Palestinian governor holds Israeli government responsible

Police open probe into apparent hate crime targeting Palestinian village

Footage shows masked suspects walking through northern West Bank town of Qira, near Ariel settlement, and slashing tires, spray-painting walls

Jacob Magid is The Times of Israel's US bureau chief

Police have opened an investigation after Palestinians in a northern West Bank village woke up Sunday morning to find over a dozen vehicles vandalized and Hebrew-language hate messages graffitied on walls throughout the town.

Among the phrases spray-painted in the town of Qira north of the Ariel settlement were “There is no room for enemies in Israel” and “When Jews are hurt, it is our obligation not to forget.” Thirteen vehicles had their tires slashed and Stars of David were daubed at several locations in the apparent hate crime.

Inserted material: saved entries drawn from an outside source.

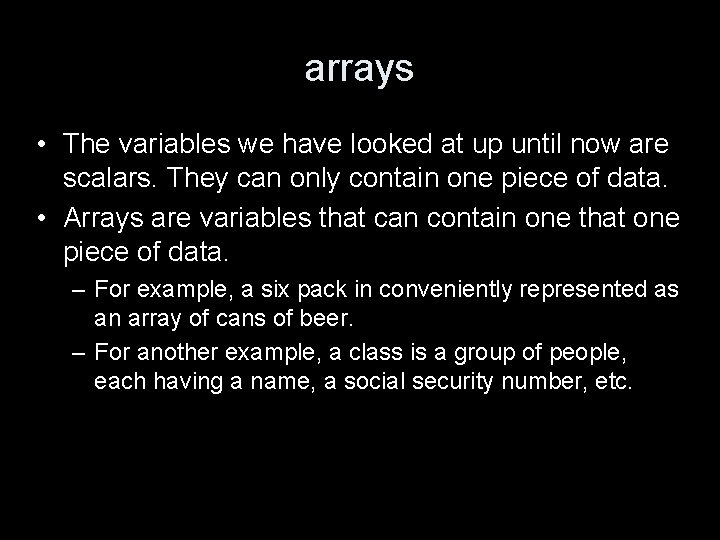 arrays

• The variables we have looked at up until now are scalars. They can only contain one piece of data.

• Arrays are variables that can contain one that one piece of data.

– For example, a six pack in conveniently represented as an array of cans of beer.

– For another example, a class is a group of people, each having a name, a social security number, etc.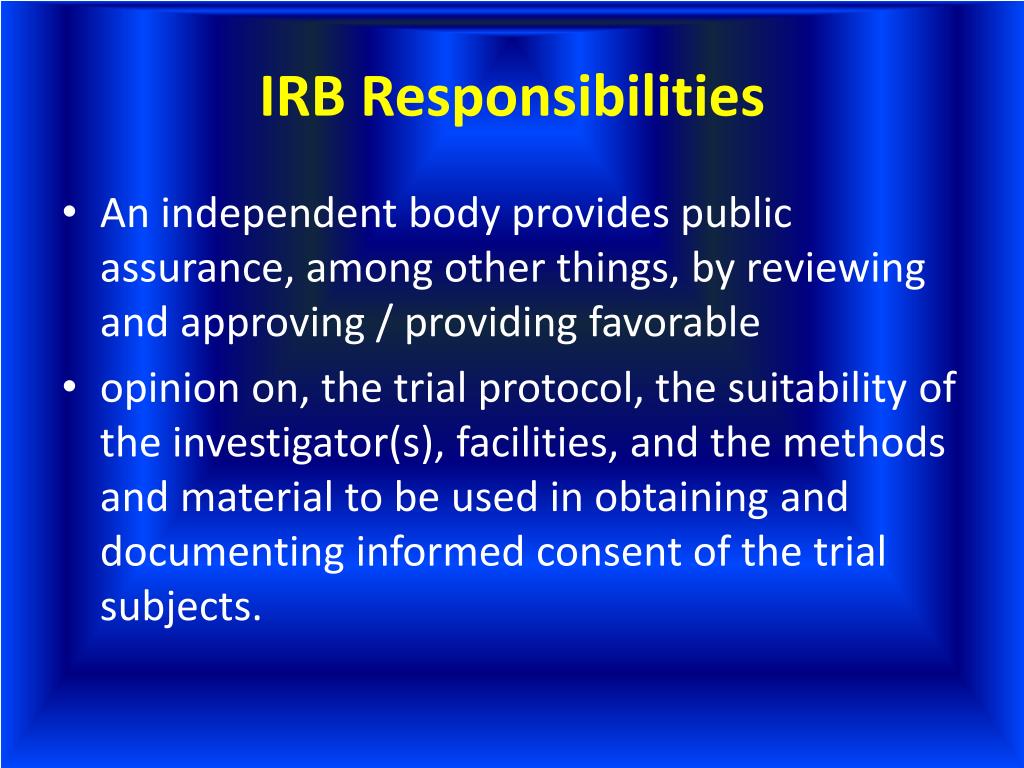 IRB Responsibilities

• An independent body provides public assurance, among other things, by reviewing and approving / providing favorable

• opinion on, the trial protocol, the suitability of the investigator(s), facilities, and the methods and material to be used in obtaining and documenting informed consent of the trial subjects.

Footage from security cameras in Qira caught several masked individuals walking through the village and slashing tires of a tractor and other vehicles in their path.

Abdullah Kamil, the Governor of the Salfit District in which Qira resides, told Haaretz that the Israeli government “bears responsibility for the crime and the repeated attacks by settlers.”

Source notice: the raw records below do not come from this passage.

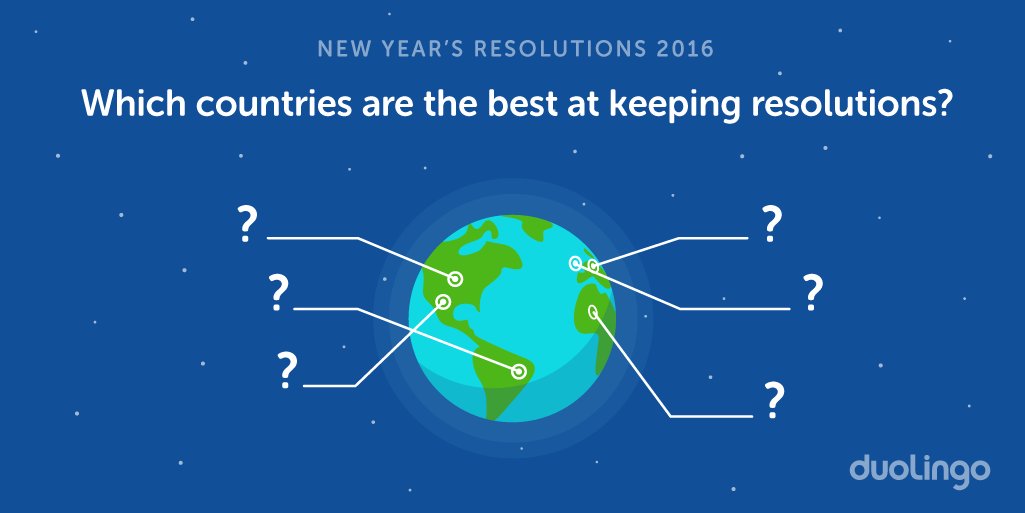 NEW YEAR'S RESOLUTIONS 2016

Which countries are the best at keeping resolutions?

?
?
?
?
?
?

duolingo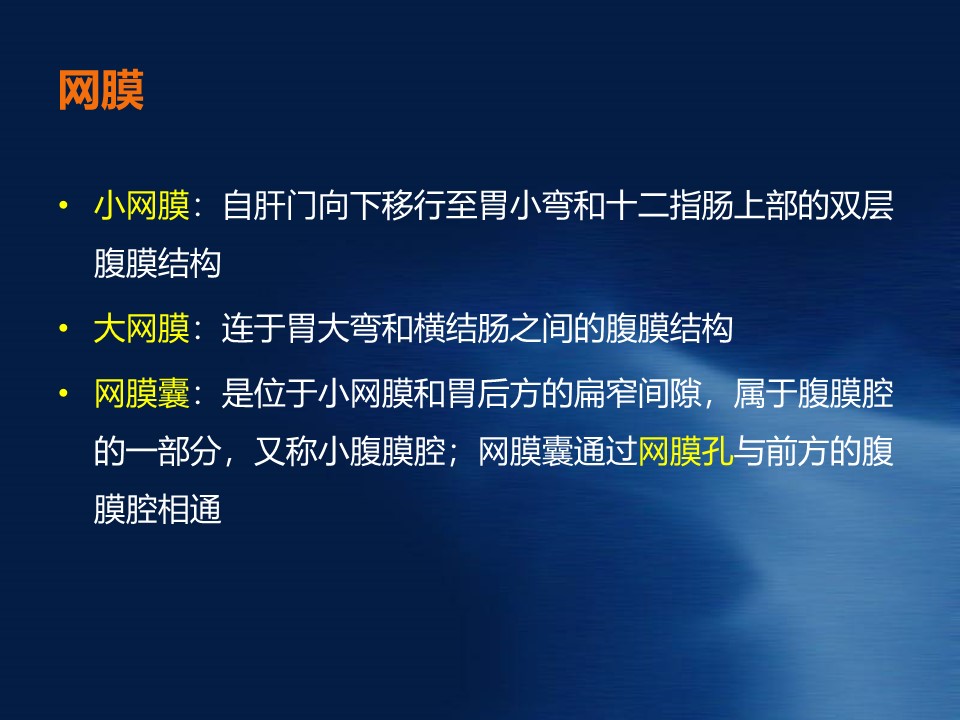 网膜

• 小网膜：自肝门向下移行至胃小弯和十二指肠上部的双层腹膜结构

• 大网膜：连于胃大弯和横结肠之间的腹膜结构

• 网膜囊：是位于小网膜和胃后方的扁窄间隙，属于腹膜腔的一部分，又称小腹膜腔；网膜囊通过网膜孔与前方的腹膜腔相通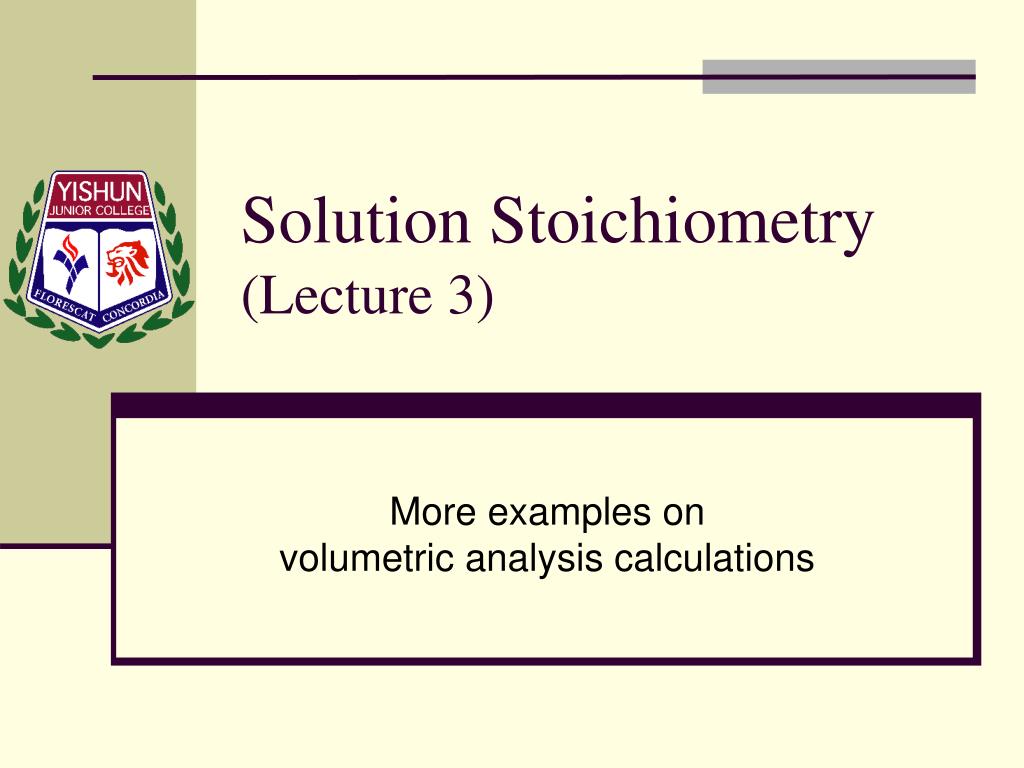 YISHUN
JUNIOR COLLEGE
FLORESCAT CONCORDIA

Solution Stoichiometry
(Lecture 3)

More examples on
volumetric analysis calculations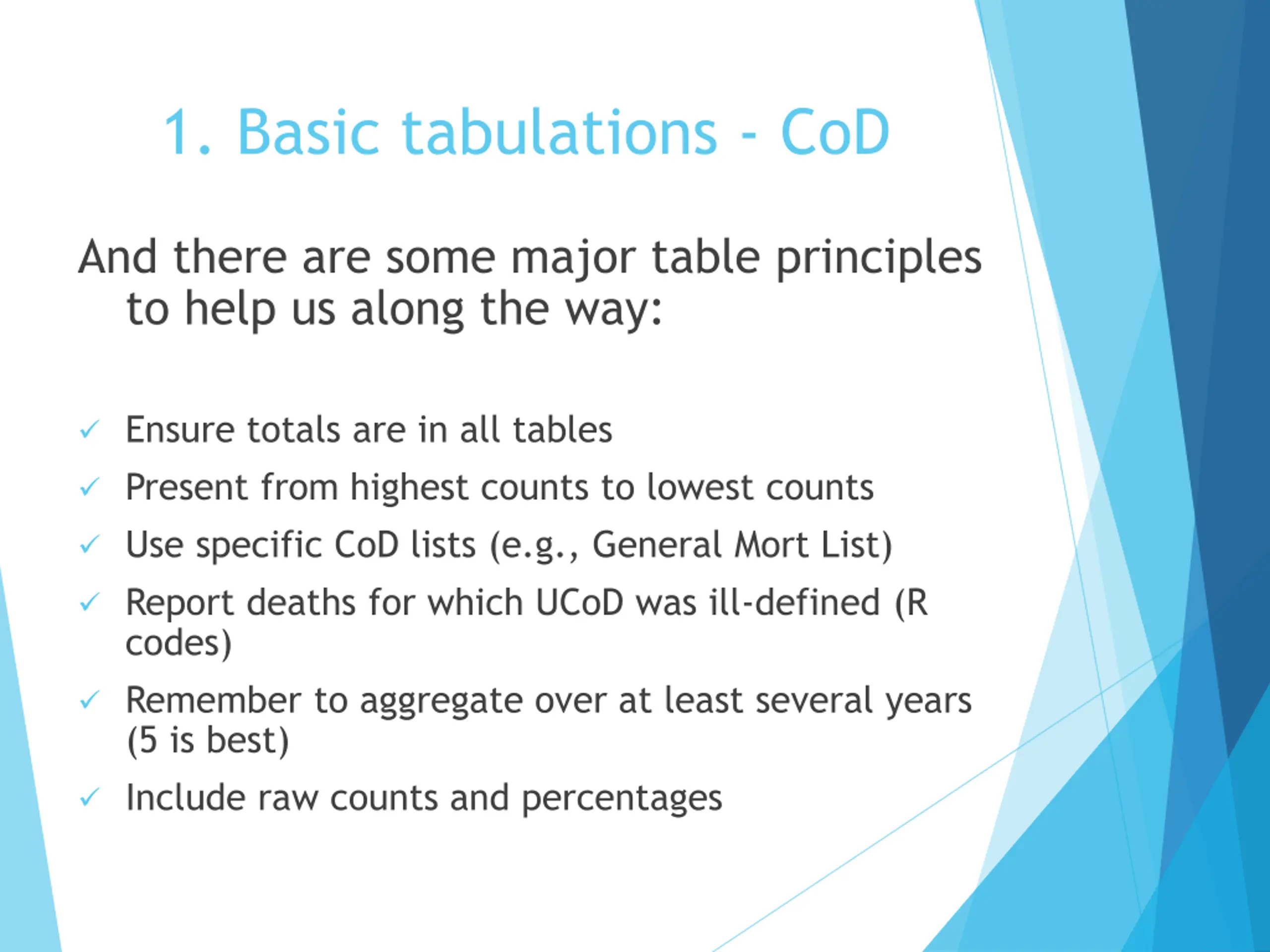 1. Basic tabulations - CoD

And there are some major table principles to help us along the way:

✓ Ensure totals are in all tables
✓ Present from highest counts to lowest counts
✓ Use specific CoD lists (e.g., General Mort List)
✓ Report deaths for which UCoD was ill-defined (R codes)
✓ Remember to aggregate over at least several years (5 is best)
✓ Include raw counts and percentages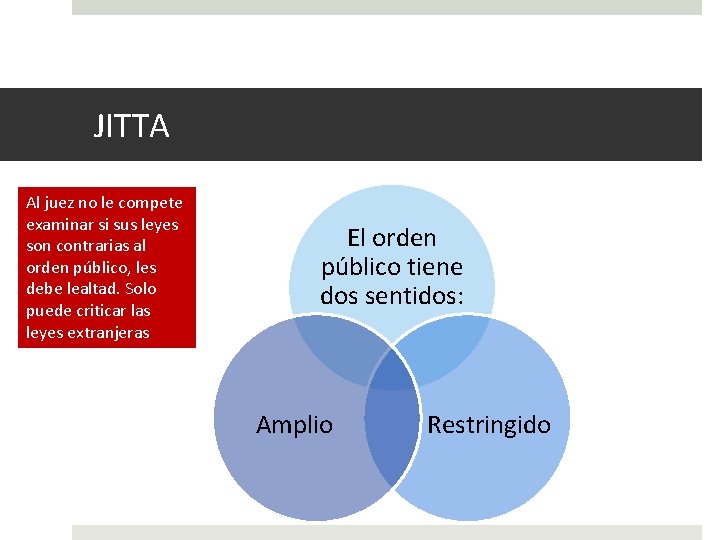 JITTA

Al juez no le compete examinar si sus leyes son contrarias al orden público, les debe lealtad. Solo puede criticar las leyes extranjeras

El orden público tiene dos sentidos:

Amplio

Restringido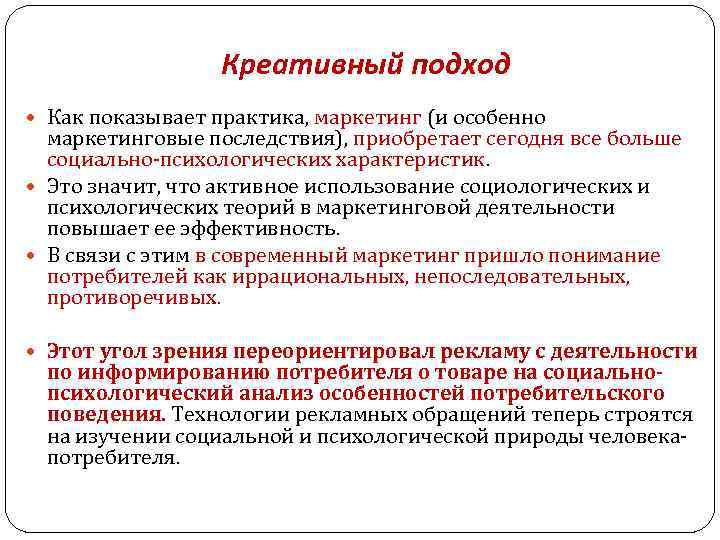 Креативный подход

Как показывает практика, маркетинг (и особенно маркетинговые последствия), приобретает сегодня все больше социально-психологических характеристик.

Это значит, что активное использование социологических и психологических теорий в маркетинговой деятельности повышает ее эффективность.

В связи с этим в современный маркетинг пришло понимание потребителей как иррациональных, непоследовательных, противоречивых.

Этот угол зрения переориентировал рекламу с деятельности по информированию потребителя о товаре на социально-психологический анализ особенностей потребительского поведения. Технологии рекламных обращений теперь строятся на изучении социальной и психологической природы человека-потребителя.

“When Jews are hurt it is our obligation not to forget” spray-painted on the wall of a Palestinian home in Qira in an apparent price tag attack on October 6, 2019. (Ouhoud Khafash/Yesh/Din)

In a similar incident last month, residents of the central West Bank village of Duma woke up to find  Hebrew hate slogans painted and tires slashed on five cars.

Among the phrases spray-painted were “Expel or kill” and “Jews wake up and expel the adversary.”

That village was the scene of a deadly terror attack in 2015 by Jewish extremists, in which three members of the Dawabsha family were killed in a firebombing.

The incident in Duma had been last month’s second apparent hate crime, following a similar attack in Asira al-Qibliya, where locals said a group of 15 young settlers from the nearby settlement of Yitzhar entered the northern West Bank town and vandalized three cars, slashing their tires and hurling rocks through their windshields.

Despite the dozens of hate crimes targeting Palestinians and their property over the past year, arrests of perpetrators have been exceedingly rare. Rights groups lament that convictions are even more unusual, with the majority of charges in such cases being dropped.

The incidents, often referred to as price tag attacks, are usually limited to arson and graffiti, but have sometimes included physical assaults and even murder.

In December, the United Nations Office for the Coordination of Humanitarian Affairs released a report that showed a 69% increase in settler attacks on Palestinians in 2018 compared to 2017.